## The task
Starting from the first line, transcribe the whole listing exactly.

## Entries shown
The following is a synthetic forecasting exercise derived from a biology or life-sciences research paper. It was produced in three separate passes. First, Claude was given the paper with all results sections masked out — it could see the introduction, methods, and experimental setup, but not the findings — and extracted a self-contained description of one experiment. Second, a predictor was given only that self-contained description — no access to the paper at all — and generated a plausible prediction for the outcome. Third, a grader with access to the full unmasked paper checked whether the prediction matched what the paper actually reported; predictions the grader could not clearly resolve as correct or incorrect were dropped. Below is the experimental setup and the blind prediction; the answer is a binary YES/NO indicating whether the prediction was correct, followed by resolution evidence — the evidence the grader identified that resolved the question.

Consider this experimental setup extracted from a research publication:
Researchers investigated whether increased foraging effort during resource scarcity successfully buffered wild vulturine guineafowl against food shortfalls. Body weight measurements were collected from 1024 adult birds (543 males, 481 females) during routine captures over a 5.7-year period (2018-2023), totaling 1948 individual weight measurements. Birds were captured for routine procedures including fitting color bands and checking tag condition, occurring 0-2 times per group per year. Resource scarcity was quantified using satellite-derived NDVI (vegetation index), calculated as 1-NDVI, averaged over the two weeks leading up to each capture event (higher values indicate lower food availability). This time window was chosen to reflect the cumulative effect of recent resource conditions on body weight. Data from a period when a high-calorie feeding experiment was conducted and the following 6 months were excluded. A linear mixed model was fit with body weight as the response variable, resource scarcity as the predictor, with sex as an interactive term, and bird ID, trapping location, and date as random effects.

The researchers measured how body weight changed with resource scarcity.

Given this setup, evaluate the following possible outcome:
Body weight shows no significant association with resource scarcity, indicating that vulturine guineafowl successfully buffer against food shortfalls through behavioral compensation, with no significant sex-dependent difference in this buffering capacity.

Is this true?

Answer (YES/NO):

## Answer section
The following is a synthetic forecasting exercise derived from a biology or life-sciences research paper. It was produced in three separate passes. First, Claude was given the paper with all results sections masked out — it could see the introduction, methods, and experimental setup, but not the findings — and extracted a self-contained description of one experiment. Second, a predictor was given only that self-contained description — no access to the paper at all — and generated a plausible prediction for the outcome. Third, a grader with access to the full unmasked paper checked whether the prediction matched what the paper actually reported; predictions the grader could not clearly resolve as correct or incorrect were dropped. Below is the experimental setup and the blind prediction; the answer is a binary YES/NO indicating whether the prediction was correct, followed by resolution evidence — the evidence the grader identified that resolved the question.

Consider this experimental setup extracted from a research publication:
Researchers investigated whether increased foraging effort during resource scarcity successfully buffered wild vulturine guineafowl against food shortfalls. Body weight measurements were collected from 1024 adult birds (543 males, 481 females) during routine captures over a 5.7-year period (2018-2023), totaling 1948 individual weight measurements. Birds were captured for routine procedures including fitting color bands and checking tag condition, occurring 0-2 times per group per year. Resource scarcity was quantified using satellite-derived NDVI (vegetation index), calculated as 1-NDVI, averaged over the two weeks leading up to each capture event (higher values indicate lower food availability). This time window was chosen to reflect the cumulative effect of recent resource conditions on body weight. Data from a period when a high-calorie feeding experiment was conducted and the following 6 months were excluded. A linear mixed model was fit with body weight as the response variable, resource scarcity as the predictor, with sex as an interactive term, and bird ID, trapping location, and date as random effects.

The researchers measured how body weight changed with resource scarcity.

Given this setup, evaluate the following possible outcome:
Body weight shows no significant association with resource scarcity, indicating that vulturine guineafowl successfully buffer against food shortfalls through behavioral compensation, with no significant sex-dependent difference in this buffering capacity.

Is this true?

Answer (YES/NO):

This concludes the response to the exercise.